-- Page extract --
§

Some Technological Challenges, Solutions, and Implications of Vaccine Passports

Safe travels

You knew simply saying it would never be enough. After 18 months of lockdowns, work stoppages, and stay-at-home orders, you knew that sooner or later you’d actually have to prove that yes, you actually have been vaccinated against COVID-19.

Put aside for the moment the why or the whether of such a mandate—let’s talk about the how. As in: how exactly would we implement such a “vaccine passport” for billions of people? How could we co-ordinate or standardize such an effort across the globe? How could we ensure our medical information isn’t leaked or that various ne’er-do-wells don’t flood such a system with fakes and forgeries?

It’s easy enough to simply throw up your hands and declare it can’t be done. But that doesn’t seem to have stopped a lot of organizations—cities such as New York and San Francisco; big-tech names such as Microsoft and Google; a growing number of universities; the European Union—from giving it a go. Eventually, it’s likely that almost anywhere you would ever want to go will require some sort of proof that states the time, place, and type of vaccine you received before you get through the door.

In the developed world, efforts have focused squarely on making such documentation digital: a scannable QR code, for example, or perhaps a dedicated smartphone app that provides vaccine information (though Canada will have a paper option). In theory, such an approaches have a big advantage over old-school passbooks or paper documents: they’re always at hand, they’re portable, more durable than paper, can be easily amended or revised via a software update, and could be approved or even standardized across jurisdictions.

What about privacy, you ask? Good question: as most users have discovered by now, any information that can be put onto a phone, sent in an email, or uploaded to a so-called secure website can almost surely be hacked from one. Even more so if we’re asked to flash that sensitive information across semipublic networks multiple times a day—not only at the border, but at the gym, the coffee shop, the kids’ school, the office, or wherever else our travels take us. That’s a big reason many developers and industry groups are pushing for a bare bones,“dumb” technology that provides a minimum of information: name and vaccine status, for example. Such an approach would presumably reduce the potential value of the data, making it a less juicy target for hackers.

Another problem: outright forgery. Already, a thriving cottage industry has sprung up offering counterfeit QR codes, forged medical records, and fake vaccine credentials for anyone who would rather pay for a fictional vaccine than actually receive a free one. The going price for such credentials on the dark web is as little as $12 U.S.—low enough to tempt both the vaccine hesitant and the conspiracy theorists to pull the wool over the eyes of busy health officials.

More interesting still is the question of social implications. What happens to people without access to the technology—those who can’t afford the latest, greatest smartphone, citizens in developing countries who don’t have access to phone-based infrastructure? In our effort to use technology to overcome biology, will we end up creating a kind of techno-caste system, in which the “haves” of high tech enjoy freedom of movement, freedom of choice, freedom of contract, and (perhaps most importantly) freedom from stress, while the “have nots” muddle along as best they can? That may end up being the most lasting impact of COVID-19: the first pandemic in history in which you need a dose of technology to participate in life as it once was.

§

-- Required work --
Answer these questions from the article on vaccine passports above.
(a) Which country will offer a paper option?
(b) What is the lowest price for fake vaccine credentials on the dark web?
(c) What two pieces of information are given as examples of the minimum a "dumb" technology would provide?

§

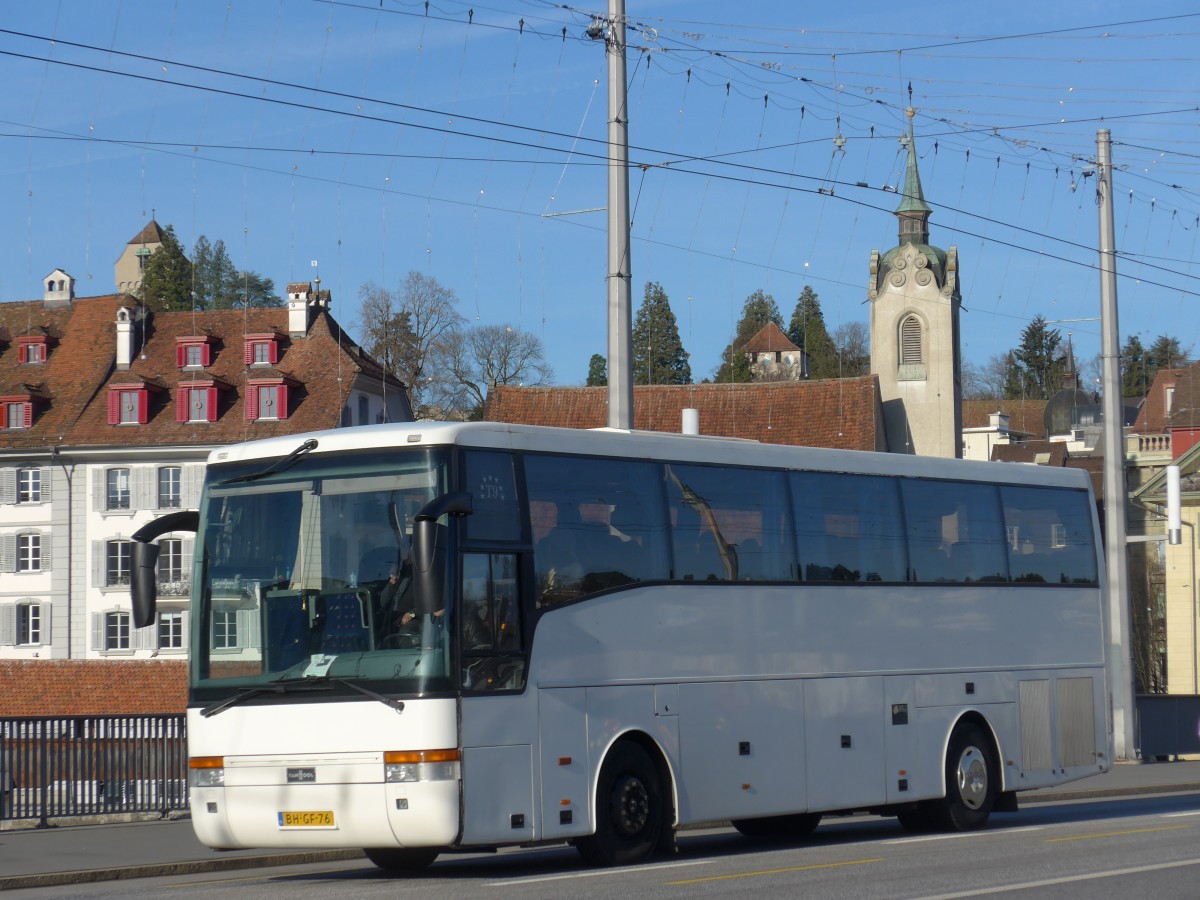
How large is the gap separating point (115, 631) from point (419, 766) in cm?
5744

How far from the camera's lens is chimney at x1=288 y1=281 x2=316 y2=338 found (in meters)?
72.9

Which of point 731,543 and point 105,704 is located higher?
point 731,543

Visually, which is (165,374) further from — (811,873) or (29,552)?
(811,873)

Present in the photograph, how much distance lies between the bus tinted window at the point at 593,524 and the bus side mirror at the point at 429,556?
162 cm

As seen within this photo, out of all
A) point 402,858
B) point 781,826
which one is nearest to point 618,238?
point 781,826

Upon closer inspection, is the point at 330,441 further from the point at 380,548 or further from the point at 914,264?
the point at 914,264

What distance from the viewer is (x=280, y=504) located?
46.0 ft

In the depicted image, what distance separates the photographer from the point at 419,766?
13102mm

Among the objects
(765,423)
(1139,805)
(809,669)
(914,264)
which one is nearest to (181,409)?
(765,423)

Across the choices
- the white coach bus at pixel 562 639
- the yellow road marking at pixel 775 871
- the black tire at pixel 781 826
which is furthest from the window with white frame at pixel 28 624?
the yellow road marking at pixel 775 871

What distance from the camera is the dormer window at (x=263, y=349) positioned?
71.2m

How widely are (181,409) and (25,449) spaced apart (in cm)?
630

§

-- Exercise output --
(a) Canada
(b) $12 U.S.
(c) Name and vaccine status